Petrobras responderá por explosão, diz ANP; Planalto responsabiliza BW

RIO DE JANEIRO (Reuters) – A Petrobras, como operadora dos campos Camarupim e Camarupim Norte, onde ocorreu acidente em plataforma na quarta-feira matando ao menos cinco pessoas, é a responsável por responder pelas ocorrências na área, afirmou Agência Nacional do Petróleo, Gás Natural e Biocombustíveis (ANP).

A autarquia informou ainda nesta quinta-feira, por meio de sua assessoria de imprensa, que foi aberto um processo administrativo de investigação para verificar as causas da explosão, indicando que é a operadora da área petrolífera e não a operadora da plataforma quem responde por acidentes. A FPSO Cidade de São Mateus, onde ocorreu a explosão na tarde de quarta-feira, é afretada pela estatal junto à norueguesa BW Offshore, operadora da plataforma.

A explosão levou a presidente da República Dilma Rousseff a emitir um nota pouco comum nesta quinta-feira para reforçar que a assistência aos trabalhadores é de responsabilidade da empresa estrangeira. “A Petrobras irá cuidar para que a BW preste toda a assistência às famílias envolvidas”, disse a Presidência da República em nota.
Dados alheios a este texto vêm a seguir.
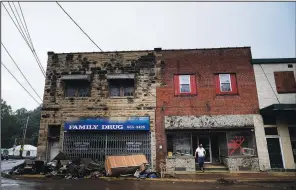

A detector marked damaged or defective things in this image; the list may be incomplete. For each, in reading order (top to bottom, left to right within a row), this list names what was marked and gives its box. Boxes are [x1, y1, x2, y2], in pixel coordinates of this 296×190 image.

damaged wall [37, 50, 162, 166]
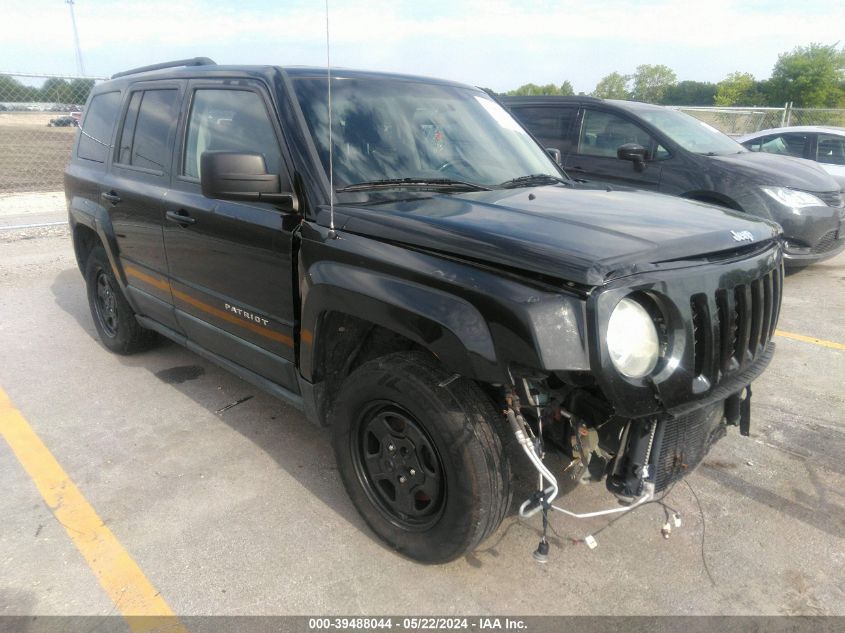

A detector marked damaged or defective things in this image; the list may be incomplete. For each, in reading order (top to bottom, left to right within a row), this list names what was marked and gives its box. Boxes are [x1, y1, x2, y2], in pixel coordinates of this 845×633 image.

damaged front end [502, 242, 784, 556]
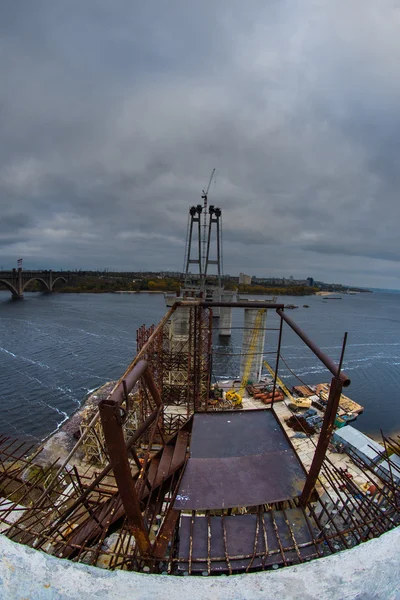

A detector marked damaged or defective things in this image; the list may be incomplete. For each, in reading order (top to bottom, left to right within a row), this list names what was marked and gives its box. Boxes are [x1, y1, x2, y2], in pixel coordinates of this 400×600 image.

rusty red steel beam [276, 308, 348, 386]
rusty red steel beam [99, 398, 151, 556]
rusty steel scaffolding [0, 304, 398, 576]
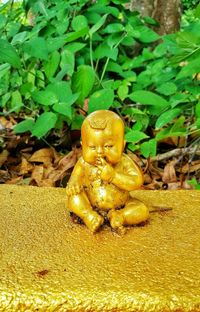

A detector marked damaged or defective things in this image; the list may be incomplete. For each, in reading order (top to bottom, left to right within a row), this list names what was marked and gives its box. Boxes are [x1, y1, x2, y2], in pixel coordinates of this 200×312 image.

rust spot on gold surface [0, 184, 200, 310]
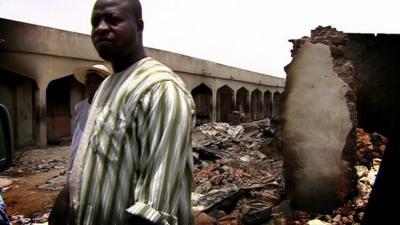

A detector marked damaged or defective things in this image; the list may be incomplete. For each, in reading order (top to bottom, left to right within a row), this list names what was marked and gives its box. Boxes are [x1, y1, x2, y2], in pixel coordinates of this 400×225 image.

damaged building [0, 18, 284, 149]
broken concrete wall [282, 26, 356, 213]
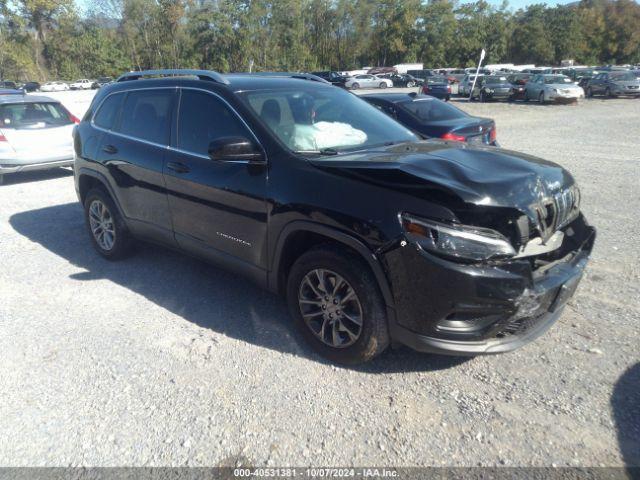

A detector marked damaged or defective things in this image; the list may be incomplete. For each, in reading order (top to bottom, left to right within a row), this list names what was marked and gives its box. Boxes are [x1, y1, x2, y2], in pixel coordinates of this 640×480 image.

crumpled hood [308, 141, 576, 227]
damaged front bumper [380, 216, 596, 354]
exposed bumper structure [382, 216, 596, 354]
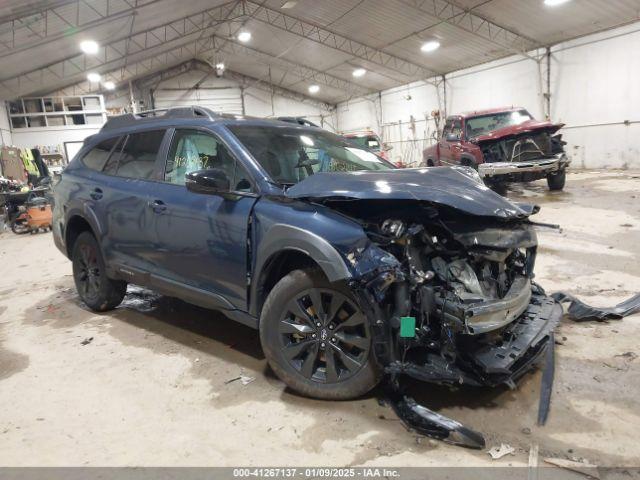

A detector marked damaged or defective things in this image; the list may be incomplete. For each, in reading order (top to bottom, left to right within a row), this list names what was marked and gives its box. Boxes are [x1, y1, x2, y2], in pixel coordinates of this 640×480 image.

crumpled hood [288, 167, 532, 219]
wrecked vehicle [422, 108, 568, 190]
crumpled hood [472, 119, 564, 143]
detached bumper [478, 154, 568, 178]
wrecked vehicle [52, 107, 560, 404]
damaged dark blue suv [53, 108, 560, 402]
crushed front end [338, 201, 564, 388]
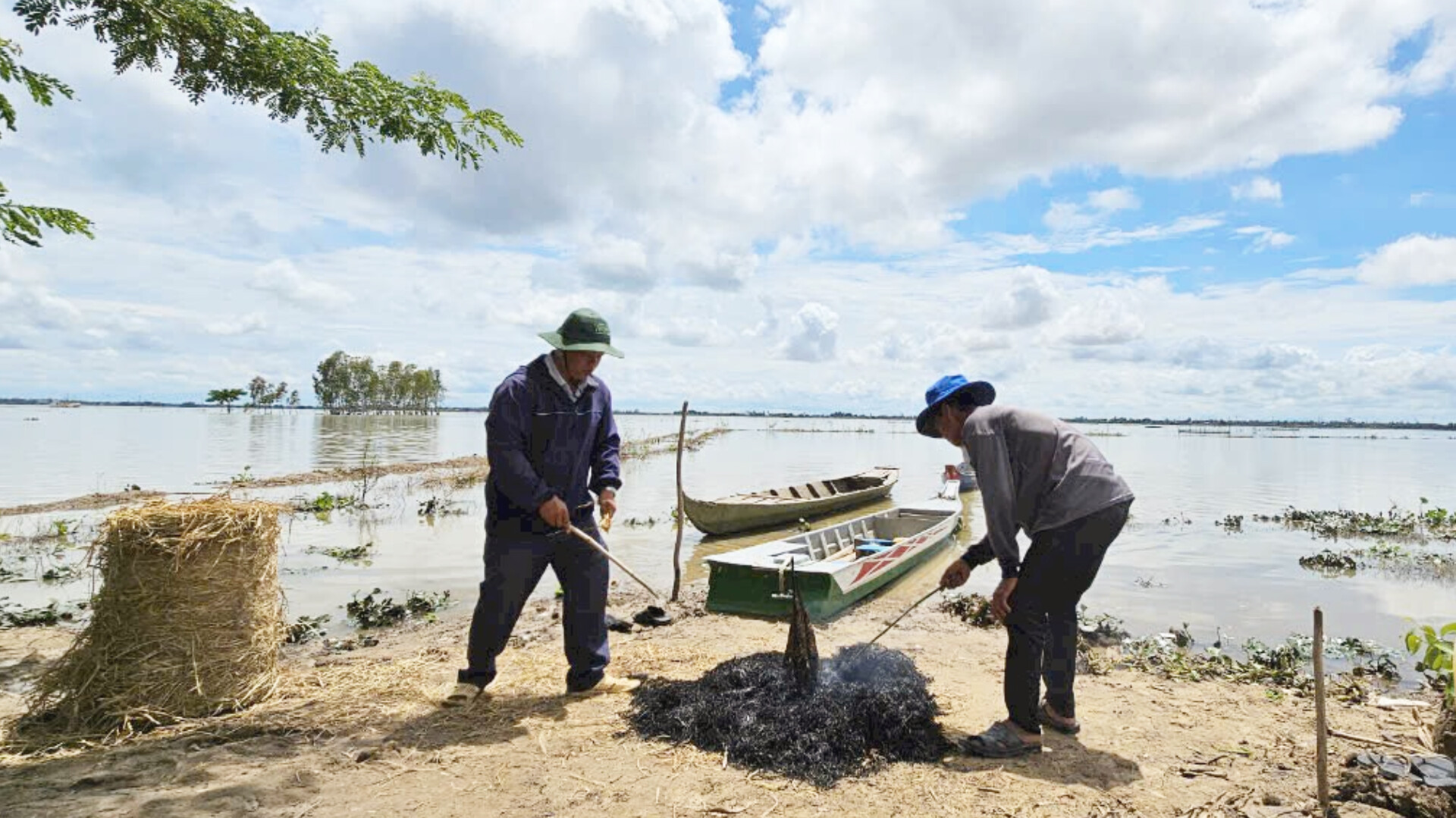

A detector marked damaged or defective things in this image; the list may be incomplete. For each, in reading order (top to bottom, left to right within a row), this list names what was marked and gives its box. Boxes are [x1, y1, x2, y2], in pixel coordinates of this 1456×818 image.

charred straw heap [623, 567, 943, 785]
pile of burnt straw [623, 643, 943, 785]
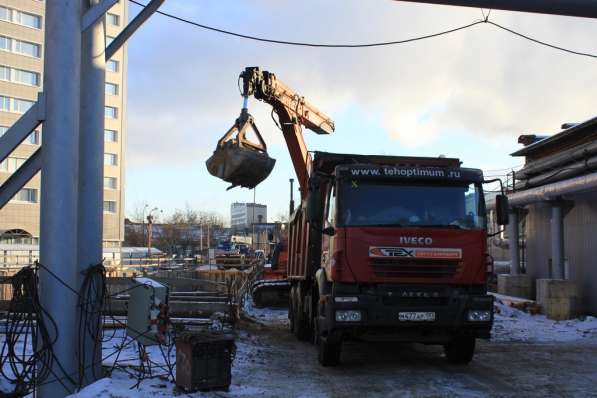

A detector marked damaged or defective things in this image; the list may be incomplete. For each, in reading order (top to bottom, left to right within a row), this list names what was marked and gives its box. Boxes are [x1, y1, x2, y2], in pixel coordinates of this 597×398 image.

rusty metal object [206, 109, 276, 190]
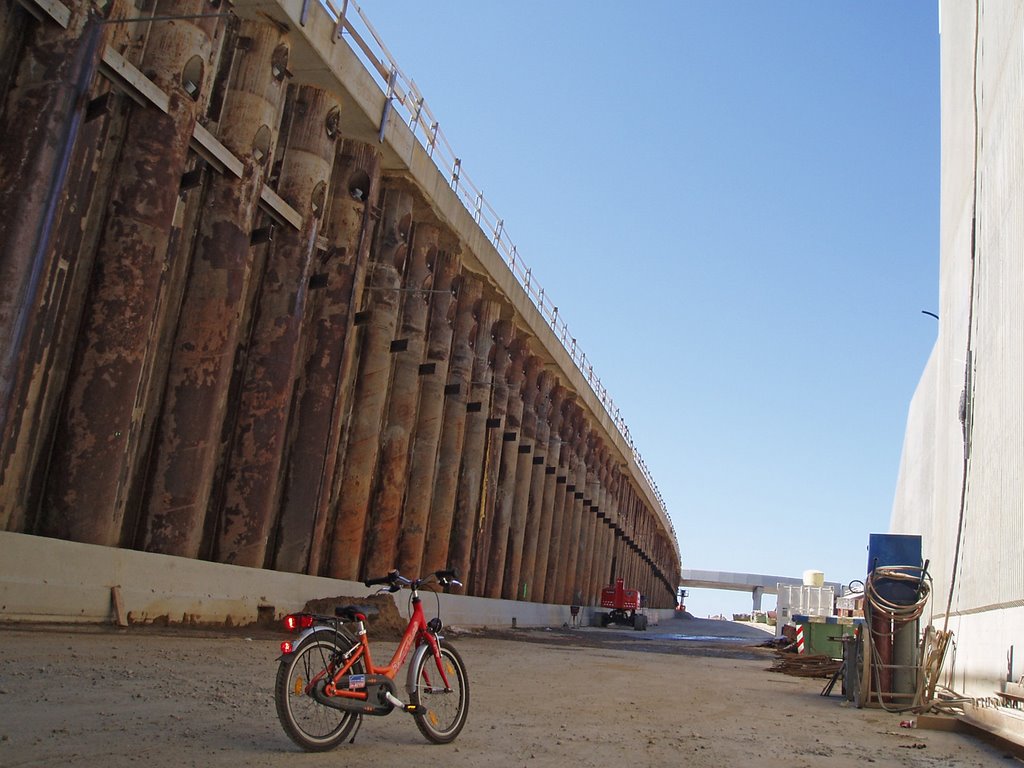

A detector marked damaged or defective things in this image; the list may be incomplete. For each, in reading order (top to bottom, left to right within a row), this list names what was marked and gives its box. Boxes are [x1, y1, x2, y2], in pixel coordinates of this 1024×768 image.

rusted steel pile wall [0, 0, 679, 606]
rusty steel pile [0, 0, 679, 606]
Procurada, a Petrobras não respondeu imediatamente pedidos de comentários sobre o assunto.

O acidente, que deixou outros quatro desaparecidos e dez feridos, ocorreu apenas alguns dias depois de Aldemir Bendine assumir a presidência-executiva da estatal, em substituição a Maria das Graças Foster, que renunciou em meio ao escândalo de corrupção decorrente das investigação da Operação Lava Jato, da Polícia Federal. Bendine assumiu o posto após indicação da presidente Dilma.

A companhia BW Offshore afirmou nesta quinta-feira que todos os cinco trabalhadores mortos na explosão na plataforma no Brasil eram seus funcionários. Segundo o porta-voz da BW Offshore, Torfinn Buaroey, a “grande maioria” dos trabalhadores da FPSO Cidade de São Mateus era formada por brasileiros. Não havia noruegueses a bordo, acrescentou ele à Reuters.

Entretanto, para o Palácio do Planalto, segundo uma fonte ouvida pela Reuters, não havia ficado claro o suficiente nas explicações prestadas pela Petrobras que a operação do navio plataforma era de responsabilidade da BW Offshore. Para a ANP, no entanto, quem responde por ocorrências no campo é a operadora da área petrolífera, ou seja, a Petrobras.

O coordenador da Federação Única dos Petroleiros (FUP), José Maria Rangel, que ocupou a cadeira do Conselho de Administração da Petrobras em 2013, criticou a iniciativa da Petrobras de afretar navios. “Não vou dizer que a Petrobras teria mais força para evitar um acidente como esse, mas o fato concreto é que a Petrobras e os sindicatos que representam seus funcionários têm mecanismos de cobrança de práticas de segurança muito fortes”, afirmou.

A Petrobras declarou anteriormente que está dando apoio à empresa operadora da plataforma e que está prestando toda a assistência aos seus funcionários e familiares. A Cidade São Mateus, com foco maior na produção de gás, tem uma importância relativamente pequena para a Petrobras. As operações na FPSO foram interrompidas na quarta-feira. A unidade operava a cerca de 40 km da costa, segundo a ANP, e produzia cerca de 2,25 milhões de metros cúbicos por dia de gás, equivalente a aproximadamente 3 por cento da produção de gás da Petrobras em dezembro.